Yes, that's somewhat cynical. But my frequent partner-in-crime for all of this (Bill Farmer) is still very keen on having mathematicians as users of our joint work. So there's that!

Jacques Carette (Aug 06 2020 at 14:15):

I guess the other thing is, I make a very sharp distinction between "what is interesting" (way too much) and "what is interesting enough to me that I'll spend my time on it" (a much more carefully curated list that is nevertheless much too long).

Pedro Sánchez Terraf (Aug 06 2020 at 15:25):

Patrick Massot said:

And, as we know, tactic-style proofs are largely unreadable to humans. So when I was reading the other libraries for importing things into Agda, it was very hard for me to learn much from the proofs themselves.
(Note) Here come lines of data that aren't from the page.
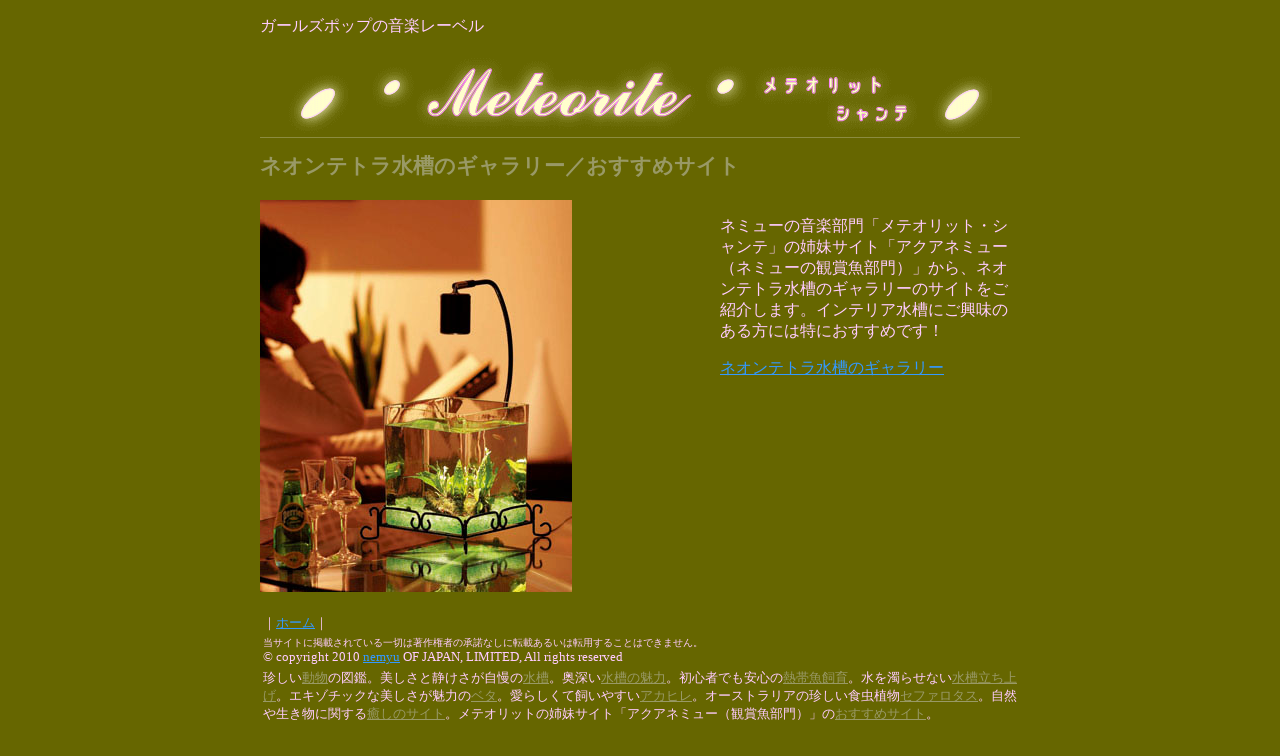

--- FILE ---
content_type: text/html
request_url: http://www.meteoritto.com/site/site0362.html
body_size: 3195
content:
<!DOCTYPE html PUBLIC "-//W3C//DTD XHTML 1.0 Transitional//EN" "http://www.w3.org/TR/xhtml1/DTD/xhtml1-transitional.dtd">
<html dir="ltr" xmlns="http://www.w3.org/1999/xhtml" xmlns:v="urn:schemas-microsoft-com:vml" xmlns:o="urn:schemas-microsoft-com:office:office">
<head>
<title>ネオンテトラ水槽のギャラリー／おすすめサイト</title>
<meta name="ROBOTS" content="INDEX, FOLLOW" />
<meta name="keywords" content="ネオンテトラ水槽のギャラリー" />
<meta name="description" content="ネオンテトラ水槽のギャラリーのサイトをご紹介します。" />
<meta http-equiv="Content-Type" content="text/html; charset=shift_jis" />
<link rel="stylesheet" type="text/css" href="style.css" />
</head>
<body>
<div id="masthead">
	<p>ガールズポップの音楽レーベル</p>
	<a title="ガールズポップの音楽レーベル／メテオリット" href="http://www.meteoritto.com/"><img alt="ガールズポップの音楽レーベル／メテオリット" src="../top.gif" /></a>
	<h1>ネオンテトラ水槽のギャラリー／おすすめサイト</h1>
</div>
<div id="container">
	<div id="container">
		<div id="left_col_c2">
			<a href="http://www.aquanemyu.com/"><img alt="癒しのインテリア水槽「レガーロ」" src="image/newtop.jpg" width="312" height="392" /></a>
		</div>
		<div id="right_col_c2">
			<p>ネミューの音楽部門「メテオリット・シャンテ」の姉妹サイト「アクアネミュー（ネミューの観賞魚部門）」から、ネオンテトラ水槽のギャラリーのサイトをご紹介します。インテリア水槽にご興味のある方には特におすすめです！</p>
			<p><a href="http://www.aquanemyu.com/suisou/neon10.html">ネオンテトラ水槽のギャラリー</a></p>
		</div>
	</div>
</div>
<div id="footer">
	<table width="760">
		<tbody>
			<tr>
				<td class="footer-link">｜<a href="http://www.meteoritto.com/">ホーム</a>｜</td>
			</tr>
			<tr>
				<td>
				<span class="x-small">
				当サイトに掲載されている一切は著作権者の承諾なしに転載あるいは転用することはできません。</span><br />
				&copy; copyright 2010 <a href="http://www.nemyu.com/">nemyu</a> OF 
				JAPAN, LIMITED, All rights reserved<br />
				</td>
			</tr>
			<tr>
				<td class="footer-link2"><span class="small">珍しい<a href="http://www.warabeneko.com/">動物</a>の図鑑。美しさと静けさが自慢の<a href="http://www.aquanemyu.com/">水槽</a>。奥深い<a href="http://www.warabeneko.com/suisou/">水槽の魅力</a>。初心者でも安心の<a href="http://www.warabeneko.com/pet/basic_wt.htm">熱帯魚飼育</a>。水を濁らせない<a href="http://www.aquanemyu.com/nettaigyo008.htm">水槽立ち上げ</a>。エキゾチックな美しさが魅力の<a href="http://www.aquanemyu.com/beta.htm">ベタ</a>。愛らしくて飼いやすい<a href="http://www.aquanemyu.com/akahire.htm">アカヒレ</a>。オーストラリアの珍しい食虫植物<a href="https://www.cephalotus.org/">セファロタス</a>。自然や生き物に関する<a href="http://www.meteoritto.com/rs.html">癒しのサイト</a>。メテオリットの姉妹サイト「アクアネミュー（観賞魚部門）」の<a href="http://www.meteoritto.com/site/">おすすめサイト</a>。</span></td>
			</tr>
			<tr>
				<td align="right"><span class="small"><a href="http://www.meteoritto.com/">ガールズポップの音楽レーベル／メテオリット</a>&nbsp;＞&nbsp;<a href="http://www.meteoritto.com/site/">おすすめサイト</a>&nbsp;＞&nbsp;ネオンテトラ水槽のギャラリー</span></td>
			</tr>
		</tbody>
	</table>
</div>
</body>
</html>


--- FILE ---
content_type: text/css
request_url: http://www.meteoritto.com/site/style.css
body_size: 1256
content:
/* CSS レイアウト */
#masthead {
	position: relative;
	width: 760px;
	margin-right: auto;
	margin-left: auto;
}
#top_nav {
	position: relative;
	width: 760px;
	margin-right: auto;
	margin-left: auto;
	text-align: center;
	margin-top: 20px;
}
#container {
	position: relative;
	width: 760px;
	margin-right: auto;
	margin-left: auto;
	margin-top: 20px;
}
#left_col_c2 {
	position: relative;
	width: 450px;
}
#right_col_c2 {
	position: absolute;
	left: 460px;
	top: 0px;
}
#footer {
	position: relative;
	width: 760px;
	margin-right: auto;
	margin-left: auto;
	font-size: 80%;
	margin-top: 20px;
}
body {
	background-color:#666600;
	margin-top: 2px;
	color:#FFCCFF;
}
img {
	border:0px;
}
h1 {
	color:#999966;
	font-size:130%;
}
h2 {
	color:#FFFF99;
	font-size:120%;
}
h3 {
	color:#FFFFCC;
	font-size:110%;
}
a:link {
	color: #3399ff;
}
a:visited {
	color: #3399ff;
}
a:hover {
	color: #ff00ff;
}
.small {
	font-size: small;
}
.x-small {
	font-size: x-small;
}
.tt{
	font-family:monospace;
}
.center{
	margin-right: auto;
	margin-left: auto;
}
.right{
	text-align:right;
}
.words{
	text-align:left;
	padding-left:240px;
}
.footer-link {
	text-align: left;
}
.footer-link2 {
	text-align: left;
}
.footer-link2 a{
	color:#999966;
}
.w25p {
	width:25%;
}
I think this issue is very-well understood. The issue is not the use of tactics, it's the lack of powerful tactics. The ideal proof is a mostly a sequence of assertions (have or obtain in Lean`) separated by one or two lines of powerful tactic calls, not unreadable proof terms (this is the Isabelle+Sledgehammer style).

In the meantime --before having strong enough tactics-- there are some structuring constructions from Isabelle that I found really nice while writing proof documents there. I'm just starting with Lean, so I'm not sure if most of them are already functional here; hopefully they are imported at some point.

Pedro Sánchez Terraf (Aug 06 2020 at 15:28):

A very simple albeit nice one is moreover...ultimately, that allows you to accumulate intermediate "assertions" (in Isabelle we would say facts-- hope this is the correct translation) and then proceed to a conclusion. This minimizes cross-references, which can obscure the reading pace.

Jalex Stark (Aug 06 2020 at 17:35):

is there something you can't do with have, suffices, and focusing brances that you can do with moreover...ultimately

Mario Carneiro (Aug 06 2020 at 18:19):

@Pedro Sánchez Terraf By the way, your observation about moreover ... ultimately on CICM slack lead to this discussion about isabelle syntax in lean, which might be of interest to you

Pedro Sánchez Terraf (Aug 06 2020 at 21:09):

@Mario Carneiro a juicy thread indeed!